_ASSIGNED TASK_. Each line of the data below that includes the string "text" must be copied.

START DATA FOR REVIEW

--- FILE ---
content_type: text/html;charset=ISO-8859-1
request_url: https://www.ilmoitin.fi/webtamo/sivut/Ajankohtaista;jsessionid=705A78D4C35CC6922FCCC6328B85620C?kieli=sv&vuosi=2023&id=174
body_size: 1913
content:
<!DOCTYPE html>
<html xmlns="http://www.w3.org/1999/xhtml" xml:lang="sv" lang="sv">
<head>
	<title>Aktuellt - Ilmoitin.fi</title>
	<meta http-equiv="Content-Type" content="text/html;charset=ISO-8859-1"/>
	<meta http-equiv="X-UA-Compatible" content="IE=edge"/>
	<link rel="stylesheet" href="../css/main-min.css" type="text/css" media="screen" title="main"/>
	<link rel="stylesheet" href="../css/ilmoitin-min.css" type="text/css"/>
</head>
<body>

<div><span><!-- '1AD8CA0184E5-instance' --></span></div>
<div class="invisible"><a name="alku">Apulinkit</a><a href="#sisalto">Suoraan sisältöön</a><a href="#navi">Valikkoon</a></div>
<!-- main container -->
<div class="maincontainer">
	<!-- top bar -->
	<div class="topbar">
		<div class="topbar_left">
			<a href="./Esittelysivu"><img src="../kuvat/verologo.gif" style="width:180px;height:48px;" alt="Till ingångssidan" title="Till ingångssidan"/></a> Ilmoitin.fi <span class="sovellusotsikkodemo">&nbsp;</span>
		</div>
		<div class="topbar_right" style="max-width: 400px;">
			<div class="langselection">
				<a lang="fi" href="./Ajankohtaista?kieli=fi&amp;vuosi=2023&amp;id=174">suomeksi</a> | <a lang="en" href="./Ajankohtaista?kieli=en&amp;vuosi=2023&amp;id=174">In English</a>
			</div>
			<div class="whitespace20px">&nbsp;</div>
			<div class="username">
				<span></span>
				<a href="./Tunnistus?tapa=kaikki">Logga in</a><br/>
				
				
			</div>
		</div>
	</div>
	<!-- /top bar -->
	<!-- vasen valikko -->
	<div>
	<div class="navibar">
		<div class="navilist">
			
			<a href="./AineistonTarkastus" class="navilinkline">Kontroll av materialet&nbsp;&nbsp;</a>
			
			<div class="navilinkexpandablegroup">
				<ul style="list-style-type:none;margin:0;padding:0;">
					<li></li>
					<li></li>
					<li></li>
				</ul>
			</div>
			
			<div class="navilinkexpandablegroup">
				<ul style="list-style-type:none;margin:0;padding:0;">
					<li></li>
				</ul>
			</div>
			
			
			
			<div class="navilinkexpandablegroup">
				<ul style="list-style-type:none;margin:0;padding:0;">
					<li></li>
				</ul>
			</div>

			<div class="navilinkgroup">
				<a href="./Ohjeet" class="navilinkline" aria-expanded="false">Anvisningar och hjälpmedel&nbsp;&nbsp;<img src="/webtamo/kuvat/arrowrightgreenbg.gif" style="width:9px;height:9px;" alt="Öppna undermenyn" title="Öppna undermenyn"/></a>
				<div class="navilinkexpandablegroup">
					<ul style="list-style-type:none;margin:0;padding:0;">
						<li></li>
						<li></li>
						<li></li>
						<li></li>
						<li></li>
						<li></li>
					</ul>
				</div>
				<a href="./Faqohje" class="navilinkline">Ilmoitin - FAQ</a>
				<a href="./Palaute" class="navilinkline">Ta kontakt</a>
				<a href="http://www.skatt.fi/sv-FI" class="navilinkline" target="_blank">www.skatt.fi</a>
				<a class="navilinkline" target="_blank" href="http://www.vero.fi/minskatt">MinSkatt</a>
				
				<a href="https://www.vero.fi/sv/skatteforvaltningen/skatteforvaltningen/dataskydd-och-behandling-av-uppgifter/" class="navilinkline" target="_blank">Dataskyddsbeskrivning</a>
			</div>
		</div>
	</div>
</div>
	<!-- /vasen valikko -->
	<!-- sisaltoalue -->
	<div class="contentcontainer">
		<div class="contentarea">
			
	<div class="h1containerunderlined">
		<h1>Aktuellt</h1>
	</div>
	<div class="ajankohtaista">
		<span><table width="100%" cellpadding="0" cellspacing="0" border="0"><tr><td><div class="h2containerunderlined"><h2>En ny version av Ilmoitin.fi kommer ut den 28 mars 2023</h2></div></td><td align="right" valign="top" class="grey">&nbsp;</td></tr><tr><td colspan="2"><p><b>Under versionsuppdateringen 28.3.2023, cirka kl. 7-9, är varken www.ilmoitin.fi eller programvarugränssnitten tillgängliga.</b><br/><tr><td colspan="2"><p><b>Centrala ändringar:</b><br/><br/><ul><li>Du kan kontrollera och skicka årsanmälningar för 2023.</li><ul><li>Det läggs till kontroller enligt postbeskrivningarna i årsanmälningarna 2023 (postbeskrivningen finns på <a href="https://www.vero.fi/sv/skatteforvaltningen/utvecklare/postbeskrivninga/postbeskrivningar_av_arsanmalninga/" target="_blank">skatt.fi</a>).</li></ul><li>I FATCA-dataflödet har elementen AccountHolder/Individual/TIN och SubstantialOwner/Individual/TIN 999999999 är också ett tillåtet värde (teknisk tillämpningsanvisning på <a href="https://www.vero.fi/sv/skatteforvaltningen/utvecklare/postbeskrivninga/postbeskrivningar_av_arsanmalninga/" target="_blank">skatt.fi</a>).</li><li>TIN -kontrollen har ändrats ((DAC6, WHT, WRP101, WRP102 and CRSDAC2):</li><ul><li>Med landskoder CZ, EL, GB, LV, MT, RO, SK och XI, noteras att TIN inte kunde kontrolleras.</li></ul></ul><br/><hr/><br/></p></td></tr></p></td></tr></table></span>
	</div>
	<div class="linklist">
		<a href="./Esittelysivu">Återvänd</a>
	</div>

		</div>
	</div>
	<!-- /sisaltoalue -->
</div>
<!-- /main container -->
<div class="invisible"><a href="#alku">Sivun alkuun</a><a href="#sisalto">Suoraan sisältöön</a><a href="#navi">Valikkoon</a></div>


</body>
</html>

END DATA FOR REVIEW

_EXERCISE OUTPUT_.
content_type: text/html;charset=ISO-8859-1
	<meta http-equiv="Content-Type" content="text/html;charset=ISO-8859-1"/>
	<link rel="stylesheet" href="../css/main-min.css" type="text/css" media="screen" title="main"/>
	<link rel="stylesheet" href="../css/ilmoitin-min.css" type="text/css"/>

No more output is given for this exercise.